One of our custom close reasons is:

This question was caused by a problem that can no longer be reproduced or a simple typographical error. While similar questions may be on-topic here, this one was resolved in a manner unlikely to help future readers.

With this in mind, I flagged this question as off-topic -- since it is caused by an obvious issue of a = in place of a +.

But since that, the question has six answers and the flag was disputed. Some even with up-votes.

In what situations should this close reason be used? And how can I tell whether it applies to a question?

  • 1
    It has been closed now, gifted it a close vote. – Arun A S May 1 '15 at 9:07
  • 17
    Should not have happened. Keep in mind that SO goes a little nutso twice a year, coinciding with students finishing their end-of-semester assignments. The influx is particularly heavy this month. Best to suspend the expectation of normalcy for another fat 4 weeks. – Hans Passant May 1 '15 at 10:55
  • 3
    @HansPassant Ah, yes... the eternal September. – TZHX May 1 '15 at 10:57
  • I haven't found a Close Votes review for that question, but only a Triage review with unanimous Looks Ok. I don't know whether your flag was before or after the review, but if the reviewers didn't read the question carefully, it's not possible to see this. The problem is probably, that it was not clear enough from the comments that this was a typo early on or even now. Although it's deleted now. If you're going to flag this. Add a comment saying where typo is and also call this a "typo question". – Artjom B. May 2 '15 at 14:49

When the answer to the question boils down to something simple that you either did not key or keyed one character incorrectly, it is a simple typographical error. In this case, the user probably missed the shift key when trying to type their "+" in their code, causing their error.

In rare cases, a "typo" question can actually be useful. If the typo is an error that might be a little more difficult to spot, then it may be useful to future readers. In these cases, the question should be left open. However, in most cases, the typo question is not useful to other users and should just be closed.

When the error in the question has been run and no other users can hit the same error, be it because the error is in a different section of code or an update fixed the error, it is not reproducible. These questions should be closed as they will not help future readers, especially if it's a case of the error is not in that section of code. Usually, these questions are unanswerable or only answerable with "This was resolved in the latest update of X."

With "typo" questions, you usually have to find the answer before you realize it should be closed as a "typo" question. If the typo is obvious, this won't take very long. If it's not, it might take a few minutes of reading the code to process what's wrong or missing where. In the case of "not reproducible" questions, it usually won't be apparent until a user attempts to run the code in question.


In this case, the original questioner commented on one of the answers:

I must have read over that typo. Thank you!

I don't see how you could have a clearer case of "a simple typographical error". He knew what he wanted to write, he just missed the shift key, and as soon as someone pointed it out to him, he saw the problem.
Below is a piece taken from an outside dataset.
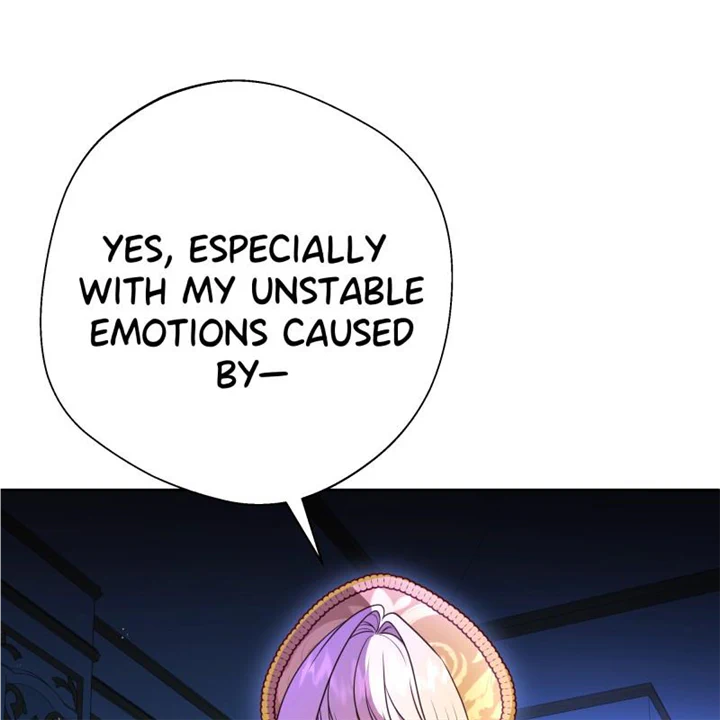 Go Away Romeo chapter 46 page 125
As the wording for the close reason says:

… this one was resolved in a manner unlikely to help future readers.

This question isn't going to be useful to anyone else, nor are the 5 duplicate repwhoring answers.

Johan's answer explains the difference between = and + in C#, and that might be useful to someone… but no such person is going to find it through this question. So, it's a shame that he wasted that good effort, but what are you going to do?

So, I think you did exactly the right thing.